By Liz Switzer

January 30, 2023

Developmental psychologist Keisha Leanne Bentley-Edwards, PhD, MA, is an associate professor in the division of General Internal Medicine, the Associate Director of Research and the Director of the Health Equity Working Group for Duke’s Samuel DuBois Cook Center on Social Equity, a scholarly collaborative that studies the causes and consequences of inequality and develops remedies for these disparities and their adverse effects. Using a cultural lens to understand social, emotional and academic outcomes, her work examines how gender, culture and racism  influence how the world responds to Black Americans and how this influences health and social disparities.

What does Black History Month mean to you?

Black History Month has always been a great time for reflection. It’s come a long way. There have been times when there has been more meaning attached to it. For instance, when I was a kid, a lot of the Black History Month activities revolved around safe black history. Things like inventions, or a very modified, narrow perspective of Dr. Martin Luther King, Jr., Rosa Parks, and even Harriet Tubman, but not too deep into actual history, content or even understanding the context of why these inventions were significant. It was more like you should be proud that there are black inventors, but not really talking about why they invented the things that they did, what the challenges were to get those patents, and why they weren’t rich. What I appreciate about the way Black history is taught now in schools is that you get a bit more of the context.

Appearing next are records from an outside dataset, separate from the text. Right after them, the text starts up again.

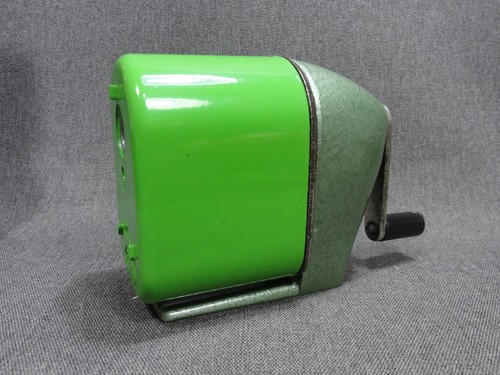 Raro temperamatite vintage - raro, da
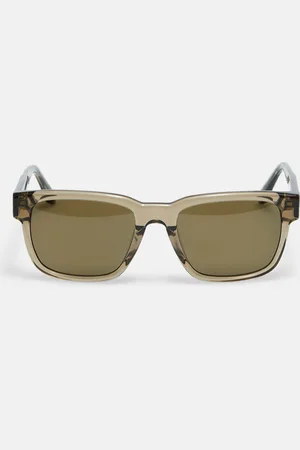 Peak Performance Brýle mount sunglasses smoked grey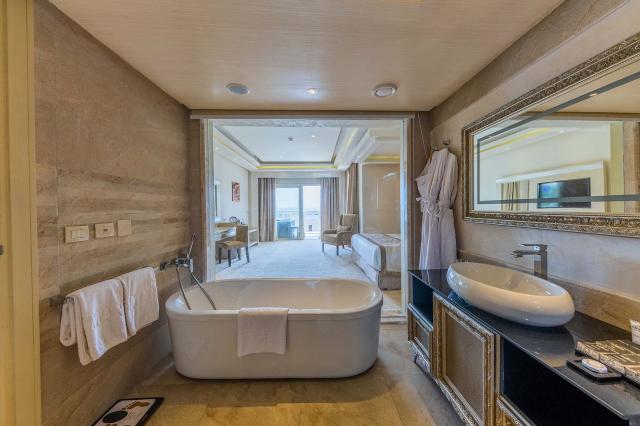 KAISOL ROMANCE RESORT SAHL HASHEESH (adults only 16+) - Pokoje 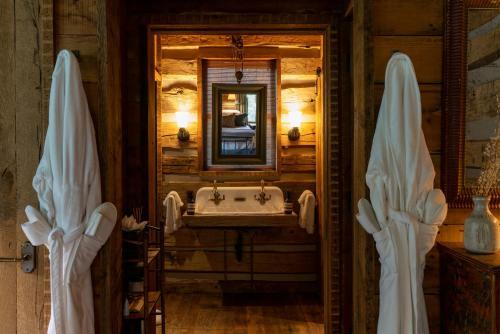 Hotel Eleven Experience Taylor River Lodge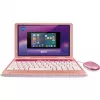 VTech Genio Lernlaptop roosa — laste õppesülearvuti, interaktiivne õppeseade
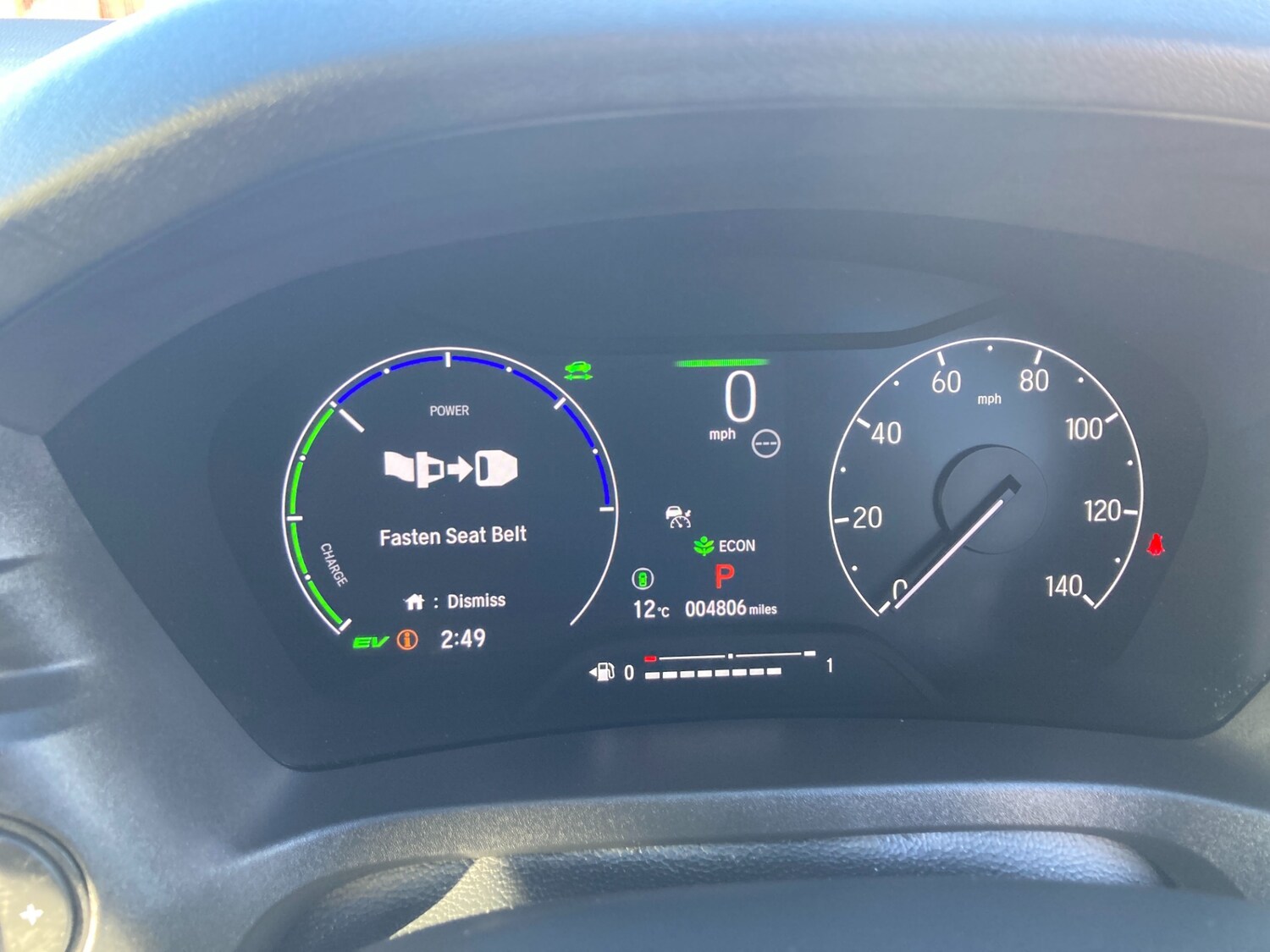 Used Honda HR-V 2021 for sale - 78060684: Photo 7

The thing I enjoy about Black History month is that you can have a balance of things that you can be. This is a great accomplishment. But also understanding why it was such a great accomplishment, or even if it was a challenge, or it was something that was terrible. We can think about what we can do so that those terrible things don’t happen again. I love the knowledge, the reflection, and the fact that every year I learned something new.